WHAT TO PRODUCE →
Rewrite each of the records below with "item" changed to "point" and everything else left the same. Leave out the pictures.

>> BEGIN MATERIAL TO PROCESS

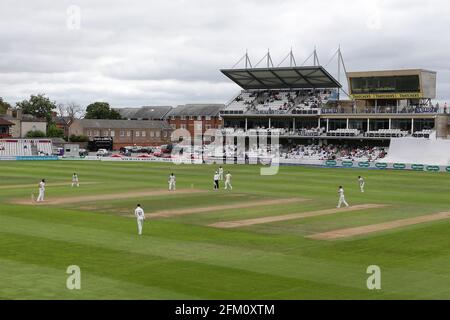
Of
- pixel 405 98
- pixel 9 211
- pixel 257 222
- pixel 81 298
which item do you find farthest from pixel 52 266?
pixel 405 98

>> END MATERIAL TO PROCESS

RESPONSE TO THIS TASK →
Of
- pixel 405 98
- pixel 9 211
- pixel 257 222
- pixel 81 298
which point do you find farthest from pixel 52 266?
pixel 405 98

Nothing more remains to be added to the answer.